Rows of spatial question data
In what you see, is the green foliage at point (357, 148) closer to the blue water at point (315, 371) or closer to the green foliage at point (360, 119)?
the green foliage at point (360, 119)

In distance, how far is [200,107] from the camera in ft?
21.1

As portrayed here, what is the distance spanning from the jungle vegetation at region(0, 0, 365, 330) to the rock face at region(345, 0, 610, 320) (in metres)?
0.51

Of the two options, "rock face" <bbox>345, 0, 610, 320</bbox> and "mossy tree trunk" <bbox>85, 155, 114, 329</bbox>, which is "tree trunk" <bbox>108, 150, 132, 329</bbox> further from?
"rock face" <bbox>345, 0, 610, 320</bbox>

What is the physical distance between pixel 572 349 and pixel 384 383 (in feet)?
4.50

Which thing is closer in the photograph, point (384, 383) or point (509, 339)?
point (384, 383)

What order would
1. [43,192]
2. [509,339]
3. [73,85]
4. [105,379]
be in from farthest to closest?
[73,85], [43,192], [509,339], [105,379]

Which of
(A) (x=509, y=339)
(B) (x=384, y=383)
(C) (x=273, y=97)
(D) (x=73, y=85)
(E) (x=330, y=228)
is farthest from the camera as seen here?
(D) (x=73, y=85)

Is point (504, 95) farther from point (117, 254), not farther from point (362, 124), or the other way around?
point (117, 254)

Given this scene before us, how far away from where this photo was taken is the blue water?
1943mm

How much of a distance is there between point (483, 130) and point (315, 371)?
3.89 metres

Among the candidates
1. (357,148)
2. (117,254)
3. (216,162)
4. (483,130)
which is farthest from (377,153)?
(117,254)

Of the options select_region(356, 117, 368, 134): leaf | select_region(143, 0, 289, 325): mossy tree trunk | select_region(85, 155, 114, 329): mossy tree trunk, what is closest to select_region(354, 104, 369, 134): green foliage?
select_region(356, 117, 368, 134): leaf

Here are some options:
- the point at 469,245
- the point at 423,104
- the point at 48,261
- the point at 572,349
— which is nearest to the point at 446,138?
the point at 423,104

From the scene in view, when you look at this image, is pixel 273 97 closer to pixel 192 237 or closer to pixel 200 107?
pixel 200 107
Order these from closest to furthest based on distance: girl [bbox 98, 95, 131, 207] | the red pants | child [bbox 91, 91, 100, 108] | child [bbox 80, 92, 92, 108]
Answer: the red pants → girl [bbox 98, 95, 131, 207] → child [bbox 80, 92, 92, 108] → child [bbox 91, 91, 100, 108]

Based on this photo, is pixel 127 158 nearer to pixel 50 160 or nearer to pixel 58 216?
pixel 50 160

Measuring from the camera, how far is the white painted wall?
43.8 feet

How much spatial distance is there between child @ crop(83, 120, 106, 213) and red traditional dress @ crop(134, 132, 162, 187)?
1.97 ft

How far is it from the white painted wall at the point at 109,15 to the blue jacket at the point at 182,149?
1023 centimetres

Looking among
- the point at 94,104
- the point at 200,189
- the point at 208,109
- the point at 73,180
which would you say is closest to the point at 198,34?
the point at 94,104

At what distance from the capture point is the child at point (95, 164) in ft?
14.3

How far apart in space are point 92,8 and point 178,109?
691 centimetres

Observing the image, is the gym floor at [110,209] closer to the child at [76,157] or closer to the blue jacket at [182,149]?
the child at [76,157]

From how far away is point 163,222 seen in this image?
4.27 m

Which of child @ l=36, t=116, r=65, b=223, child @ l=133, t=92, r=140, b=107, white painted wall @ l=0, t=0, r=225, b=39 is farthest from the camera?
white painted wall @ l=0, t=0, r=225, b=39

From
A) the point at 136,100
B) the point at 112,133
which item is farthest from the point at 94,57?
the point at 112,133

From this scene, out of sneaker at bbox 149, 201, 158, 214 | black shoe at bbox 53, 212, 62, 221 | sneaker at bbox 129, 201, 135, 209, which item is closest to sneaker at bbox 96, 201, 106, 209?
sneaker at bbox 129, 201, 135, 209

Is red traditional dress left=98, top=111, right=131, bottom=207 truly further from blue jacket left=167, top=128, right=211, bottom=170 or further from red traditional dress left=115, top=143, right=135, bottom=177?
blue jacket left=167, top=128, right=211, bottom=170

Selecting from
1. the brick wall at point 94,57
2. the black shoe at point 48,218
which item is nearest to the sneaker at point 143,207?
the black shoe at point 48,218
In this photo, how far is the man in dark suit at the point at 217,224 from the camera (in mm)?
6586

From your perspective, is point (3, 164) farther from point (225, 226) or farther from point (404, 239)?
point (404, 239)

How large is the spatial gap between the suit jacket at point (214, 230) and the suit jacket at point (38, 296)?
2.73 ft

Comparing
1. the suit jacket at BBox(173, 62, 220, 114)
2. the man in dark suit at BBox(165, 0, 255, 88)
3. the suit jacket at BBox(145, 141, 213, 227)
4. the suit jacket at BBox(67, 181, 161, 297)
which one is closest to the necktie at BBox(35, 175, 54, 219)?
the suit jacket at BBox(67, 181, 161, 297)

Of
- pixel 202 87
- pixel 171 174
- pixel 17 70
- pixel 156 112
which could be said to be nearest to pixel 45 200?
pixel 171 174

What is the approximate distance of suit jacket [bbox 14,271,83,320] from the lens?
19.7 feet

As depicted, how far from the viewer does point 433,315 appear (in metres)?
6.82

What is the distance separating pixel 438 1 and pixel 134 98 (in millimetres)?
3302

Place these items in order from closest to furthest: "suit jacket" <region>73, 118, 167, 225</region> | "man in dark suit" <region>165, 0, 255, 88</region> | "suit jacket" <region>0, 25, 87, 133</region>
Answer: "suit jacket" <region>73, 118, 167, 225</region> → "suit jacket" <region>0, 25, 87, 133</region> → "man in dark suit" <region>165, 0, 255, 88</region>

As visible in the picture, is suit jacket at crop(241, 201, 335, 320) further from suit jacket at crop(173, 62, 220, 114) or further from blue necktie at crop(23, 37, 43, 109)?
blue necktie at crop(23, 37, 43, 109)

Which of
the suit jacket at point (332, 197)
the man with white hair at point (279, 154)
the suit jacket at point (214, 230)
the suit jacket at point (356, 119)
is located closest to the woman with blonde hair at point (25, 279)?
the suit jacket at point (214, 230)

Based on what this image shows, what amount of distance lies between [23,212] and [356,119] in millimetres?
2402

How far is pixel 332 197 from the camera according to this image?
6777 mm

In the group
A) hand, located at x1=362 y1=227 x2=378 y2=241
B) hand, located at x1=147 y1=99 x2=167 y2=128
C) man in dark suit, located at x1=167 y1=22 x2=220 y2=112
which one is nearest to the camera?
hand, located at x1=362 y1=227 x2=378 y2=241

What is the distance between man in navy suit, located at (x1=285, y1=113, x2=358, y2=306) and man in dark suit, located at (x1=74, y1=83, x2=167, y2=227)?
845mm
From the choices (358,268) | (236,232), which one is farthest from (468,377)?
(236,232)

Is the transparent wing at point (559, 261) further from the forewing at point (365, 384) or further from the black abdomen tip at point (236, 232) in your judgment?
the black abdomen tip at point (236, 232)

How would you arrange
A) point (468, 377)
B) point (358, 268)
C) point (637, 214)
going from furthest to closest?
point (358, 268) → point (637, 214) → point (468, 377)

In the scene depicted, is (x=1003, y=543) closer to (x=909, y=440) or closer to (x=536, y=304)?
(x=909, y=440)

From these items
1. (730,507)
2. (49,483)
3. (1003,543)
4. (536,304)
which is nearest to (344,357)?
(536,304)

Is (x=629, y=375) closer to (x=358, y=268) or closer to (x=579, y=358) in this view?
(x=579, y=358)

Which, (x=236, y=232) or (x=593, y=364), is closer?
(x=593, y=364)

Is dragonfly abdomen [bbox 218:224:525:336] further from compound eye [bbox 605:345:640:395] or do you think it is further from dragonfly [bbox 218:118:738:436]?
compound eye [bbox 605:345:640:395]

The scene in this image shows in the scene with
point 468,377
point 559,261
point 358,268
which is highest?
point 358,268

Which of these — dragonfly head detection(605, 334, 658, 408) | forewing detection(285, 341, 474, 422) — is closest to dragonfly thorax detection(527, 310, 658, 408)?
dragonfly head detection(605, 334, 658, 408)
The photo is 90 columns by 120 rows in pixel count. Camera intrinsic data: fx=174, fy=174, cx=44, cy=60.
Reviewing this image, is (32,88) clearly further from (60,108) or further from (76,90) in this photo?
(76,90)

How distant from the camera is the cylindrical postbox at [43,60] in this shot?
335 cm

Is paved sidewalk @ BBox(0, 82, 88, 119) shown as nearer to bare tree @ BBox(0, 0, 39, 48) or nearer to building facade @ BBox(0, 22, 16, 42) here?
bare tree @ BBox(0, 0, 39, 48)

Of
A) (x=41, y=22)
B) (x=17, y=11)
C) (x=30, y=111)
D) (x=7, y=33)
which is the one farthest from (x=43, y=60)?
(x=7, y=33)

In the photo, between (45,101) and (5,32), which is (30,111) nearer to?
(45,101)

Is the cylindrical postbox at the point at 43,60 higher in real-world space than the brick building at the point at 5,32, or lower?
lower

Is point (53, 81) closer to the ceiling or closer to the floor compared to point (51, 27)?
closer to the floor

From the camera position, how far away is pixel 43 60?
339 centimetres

▶ What the exercise asks:
Give the lines from the one containing "Is paved sidewalk" through the end of the entries again, exactly as written and with no other lines.

▶ Task result:
Is paved sidewalk @ BBox(0, 82, 88, 119) shown as nearer to bare tree @ BBox(0, 0, 39, 48) or nearer to building facade @ BBox(0, 22, 16, 42) here?
bare tree @ BBox(0, 0, 39, 48)

Of
A) (x=41, y=22)
B) (x=17, y=11)
C) (x=30, y=111)
D) (x=7, y=33)
which is the one farthest from (x=43, y=60)?
(x=7, y=33)

In the photo, between (45,101) and (5,32), which is (30,111) nearer to?
(45,101)

Is the cylindrical postbox at the point at 43,60 higher in real-world space than the brick building at the point at 5,32, or lower?
lower

Is point (53, 81) closer to the ceiling or closer to the floor compared to point (51, 27)?
closer to the floor

From the camera position, how far away is pixel 43 60?
339 centimetres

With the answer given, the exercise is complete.